Qual è la “vita vera” di Anda? quella in cui è una solitaria ragazzina sovrappeso, brillante nella programmazione ma altrimenti del tutto normale, o quella in cui è una delle migliori giocatrici di Coarsgold Online, il popolarissimo multiplayer in cui tutti la conoscono e la ammirano?

E qual è quella di Raymond poverissimo ragazzino cinese, che lavora su Coarsegold predandone le risorse su commissione di un’azienda, mantenendosi così in una situazione di sopravvivenza – ma, appunto, riuscendo a vivere?

E cosa succede quando le due realtà collidono, e Anda si rende conto, grazie a Raymond, che quello che succede online può influenzare la realtà e viceversa, e che i soli pericoli non sono le creature fantastiche che popolano i vari livelli del gioco?

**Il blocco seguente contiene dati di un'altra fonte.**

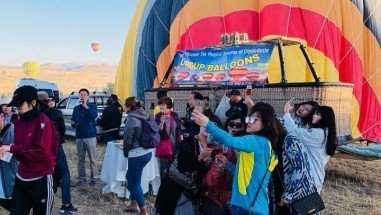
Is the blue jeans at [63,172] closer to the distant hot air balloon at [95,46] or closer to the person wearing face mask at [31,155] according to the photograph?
the person wearing face mask at [31,155]

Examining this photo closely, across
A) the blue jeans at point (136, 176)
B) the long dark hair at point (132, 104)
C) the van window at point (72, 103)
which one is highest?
the long dark hair at point (132, 104)

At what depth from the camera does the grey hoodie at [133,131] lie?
18.6 feet

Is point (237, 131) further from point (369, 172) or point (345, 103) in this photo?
point (369, 172)

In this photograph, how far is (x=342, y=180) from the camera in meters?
8.16

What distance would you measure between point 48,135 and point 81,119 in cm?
345

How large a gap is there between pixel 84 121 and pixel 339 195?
4.33m

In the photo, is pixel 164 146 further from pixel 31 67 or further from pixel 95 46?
pixel 31 67

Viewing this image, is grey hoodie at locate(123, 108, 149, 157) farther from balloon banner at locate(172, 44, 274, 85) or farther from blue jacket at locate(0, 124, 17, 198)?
balloon banner at locate(172, 44, 274, 85)

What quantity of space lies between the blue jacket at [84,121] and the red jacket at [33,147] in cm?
336

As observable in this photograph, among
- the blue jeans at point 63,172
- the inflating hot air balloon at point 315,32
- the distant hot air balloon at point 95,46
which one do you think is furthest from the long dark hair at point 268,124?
the distant hot air balloon at point 95,46

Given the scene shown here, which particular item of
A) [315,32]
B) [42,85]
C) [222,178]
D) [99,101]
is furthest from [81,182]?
[42,85]

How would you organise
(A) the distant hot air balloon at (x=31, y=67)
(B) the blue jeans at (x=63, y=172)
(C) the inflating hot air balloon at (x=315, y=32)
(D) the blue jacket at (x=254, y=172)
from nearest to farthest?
1. (D) the blue jacket at (x=254, y=172)
2. (B) the blue jeans at (x=63, y=172)
3. (C) the inflating hot air balloon at (x=315, y=32)
4. (A) the distant hot air balloon at (x=31, y=67)

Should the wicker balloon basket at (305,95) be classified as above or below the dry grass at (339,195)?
above

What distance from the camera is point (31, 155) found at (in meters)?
3.92
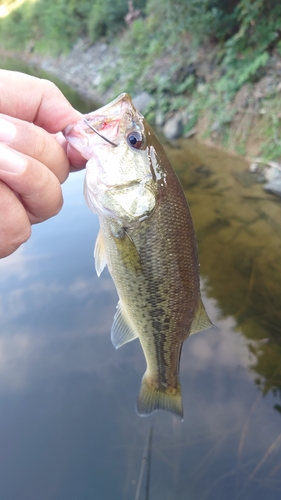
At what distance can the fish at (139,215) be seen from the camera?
1.80 meters

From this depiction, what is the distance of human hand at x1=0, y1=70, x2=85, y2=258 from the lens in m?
1.45

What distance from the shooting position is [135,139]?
1.86 m

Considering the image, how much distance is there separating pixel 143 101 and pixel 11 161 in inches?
417

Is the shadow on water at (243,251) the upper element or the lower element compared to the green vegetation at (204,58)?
lower

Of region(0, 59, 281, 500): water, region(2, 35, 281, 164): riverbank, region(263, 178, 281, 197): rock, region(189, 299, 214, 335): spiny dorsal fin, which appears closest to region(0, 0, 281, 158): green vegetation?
region(2, 35, 281, 164): riverbank

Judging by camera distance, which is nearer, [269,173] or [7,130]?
[7,130]

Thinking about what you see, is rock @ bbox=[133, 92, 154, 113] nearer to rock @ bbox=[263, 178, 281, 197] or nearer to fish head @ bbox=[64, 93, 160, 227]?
rock @ bbox=[263, 178, 281, 197]

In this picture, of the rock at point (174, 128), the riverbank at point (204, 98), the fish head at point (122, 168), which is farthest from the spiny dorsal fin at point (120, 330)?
the rock at point (174, 128)

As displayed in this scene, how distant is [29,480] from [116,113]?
→ 335 centimetres

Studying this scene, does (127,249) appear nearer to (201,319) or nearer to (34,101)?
(201,319)

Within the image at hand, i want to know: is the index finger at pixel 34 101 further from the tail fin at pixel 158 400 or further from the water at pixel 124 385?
the water at pixel 124 385

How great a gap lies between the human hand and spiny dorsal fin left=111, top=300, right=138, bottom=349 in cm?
86

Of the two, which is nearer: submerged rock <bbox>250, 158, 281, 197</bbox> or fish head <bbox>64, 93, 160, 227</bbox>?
fish head <bbox>64, 93, 160, 227</bbox>

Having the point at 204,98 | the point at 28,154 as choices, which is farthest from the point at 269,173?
the point at 28,154
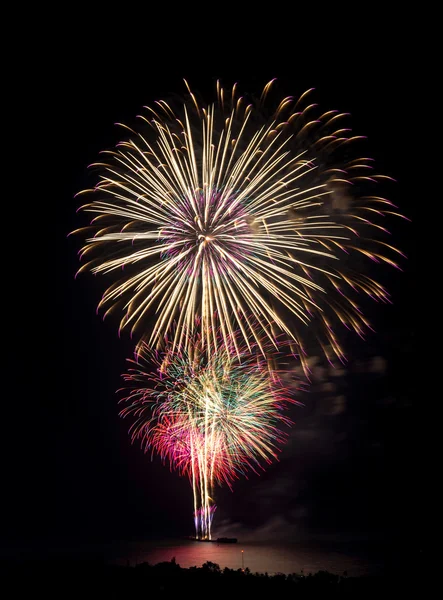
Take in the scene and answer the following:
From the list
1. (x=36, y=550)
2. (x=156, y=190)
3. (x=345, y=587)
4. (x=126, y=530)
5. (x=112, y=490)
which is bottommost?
(x=345, y=587)

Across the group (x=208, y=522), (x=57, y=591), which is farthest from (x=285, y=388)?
(x=57, y=591)

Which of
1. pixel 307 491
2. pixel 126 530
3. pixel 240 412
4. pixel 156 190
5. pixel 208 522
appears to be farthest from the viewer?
pixel 126 530

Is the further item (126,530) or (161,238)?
(126,530)

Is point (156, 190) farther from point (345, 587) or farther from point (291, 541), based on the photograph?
point (291, 541)

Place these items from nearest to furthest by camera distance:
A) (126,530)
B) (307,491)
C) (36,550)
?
(36,550) < (307,491) < (126,530)

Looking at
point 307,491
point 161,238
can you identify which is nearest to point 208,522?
point 307,491

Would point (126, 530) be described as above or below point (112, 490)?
below
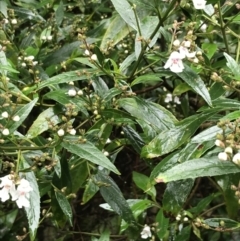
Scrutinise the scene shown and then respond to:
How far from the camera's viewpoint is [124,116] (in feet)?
4.49

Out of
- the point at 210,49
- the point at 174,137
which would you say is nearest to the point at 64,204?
the point at 174,137

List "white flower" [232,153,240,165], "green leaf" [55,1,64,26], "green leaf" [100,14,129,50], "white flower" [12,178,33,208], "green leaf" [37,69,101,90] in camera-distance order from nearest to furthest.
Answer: "white flower" [232,153,240,165], "white flower" [12,178,33,208], "green leaf" [37,69,101,90], "green leaf" [100,14,129,50], "green leaf" [55,1,64,26]

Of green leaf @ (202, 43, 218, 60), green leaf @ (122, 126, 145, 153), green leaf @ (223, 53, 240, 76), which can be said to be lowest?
green leaf @ (122, 126, 145, 153)

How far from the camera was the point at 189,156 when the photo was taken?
119cm

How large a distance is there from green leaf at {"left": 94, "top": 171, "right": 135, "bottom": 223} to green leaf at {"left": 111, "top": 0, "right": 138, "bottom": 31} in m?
0.49

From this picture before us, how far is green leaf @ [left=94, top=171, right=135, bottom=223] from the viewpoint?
1.46 m

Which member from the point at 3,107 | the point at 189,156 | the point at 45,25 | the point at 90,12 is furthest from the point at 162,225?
the point at 90,12

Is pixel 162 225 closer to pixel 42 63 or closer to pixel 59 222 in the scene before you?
pixel 59 222

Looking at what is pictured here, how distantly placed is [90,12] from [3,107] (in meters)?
1.20

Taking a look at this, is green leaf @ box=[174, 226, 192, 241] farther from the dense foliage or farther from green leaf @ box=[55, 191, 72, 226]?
green leaf @ box=[55, 191, 72, 226]

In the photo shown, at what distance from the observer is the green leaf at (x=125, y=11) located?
1.41 m

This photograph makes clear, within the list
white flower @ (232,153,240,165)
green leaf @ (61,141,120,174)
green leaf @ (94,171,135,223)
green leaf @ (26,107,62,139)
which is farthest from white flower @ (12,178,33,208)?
white flower @ (232,153,240,165)

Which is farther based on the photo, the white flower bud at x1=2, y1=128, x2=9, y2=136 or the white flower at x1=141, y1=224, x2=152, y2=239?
the white flower at x1=141, y1=224, x2=152, y2=239

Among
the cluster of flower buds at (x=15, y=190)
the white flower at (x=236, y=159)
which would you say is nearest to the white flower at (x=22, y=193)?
the cluster of flower buds at (x=15, y=190)
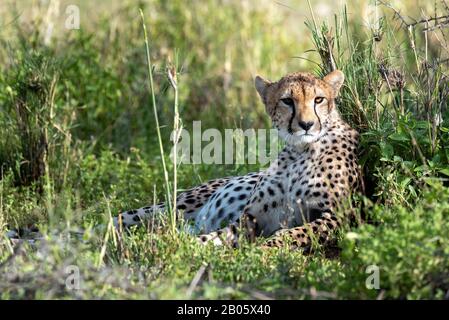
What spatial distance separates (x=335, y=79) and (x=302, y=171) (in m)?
0.55

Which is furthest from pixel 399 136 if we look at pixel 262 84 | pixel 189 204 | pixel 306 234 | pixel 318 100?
pixel 189 204

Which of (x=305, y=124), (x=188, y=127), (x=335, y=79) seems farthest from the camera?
(x=188, y=127)

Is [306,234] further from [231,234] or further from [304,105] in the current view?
[304,105]

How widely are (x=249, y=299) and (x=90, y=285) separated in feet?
2.10

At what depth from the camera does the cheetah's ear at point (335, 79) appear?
531 cm

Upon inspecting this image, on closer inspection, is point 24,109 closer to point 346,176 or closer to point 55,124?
point 55,124

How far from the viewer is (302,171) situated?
5.35 metres

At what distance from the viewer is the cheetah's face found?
5.16 meters

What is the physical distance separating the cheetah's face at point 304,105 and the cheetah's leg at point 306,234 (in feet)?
1.56

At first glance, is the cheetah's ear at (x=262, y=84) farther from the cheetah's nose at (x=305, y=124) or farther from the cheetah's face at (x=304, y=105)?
the cheetah's nose at (x=305, y=124)

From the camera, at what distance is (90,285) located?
149 inches

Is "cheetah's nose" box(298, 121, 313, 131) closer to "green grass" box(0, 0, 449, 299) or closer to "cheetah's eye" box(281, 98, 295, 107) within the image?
"cheetah's eye" box(281, 98, 295, 107)

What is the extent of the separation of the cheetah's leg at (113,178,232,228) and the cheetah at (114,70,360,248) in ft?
0.75

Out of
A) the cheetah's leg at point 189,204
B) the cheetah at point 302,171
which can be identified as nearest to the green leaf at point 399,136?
the cheetah at point 302,171
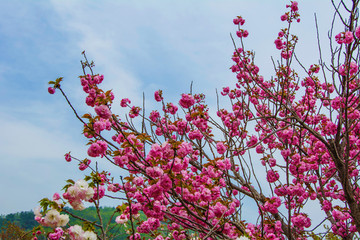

Gradevole riflessione sulla realtà virtuale e i rapporti che si creano fra i giocatori, Real life è anche una riflessione sull’economia dietro la rete, e sulla vita in Paesi privi delle tutele ottenute in Occidente in decenni di lotte.

Gradevole graficamente, la graphic novel soffre forse di un’eccessiva semplificazione delle problematiche, ma può comunque essere un buon punto di partenza per approfondimenti e discussioni sul corretto utilizzo della Rete e su realtà distanti dalla nostra.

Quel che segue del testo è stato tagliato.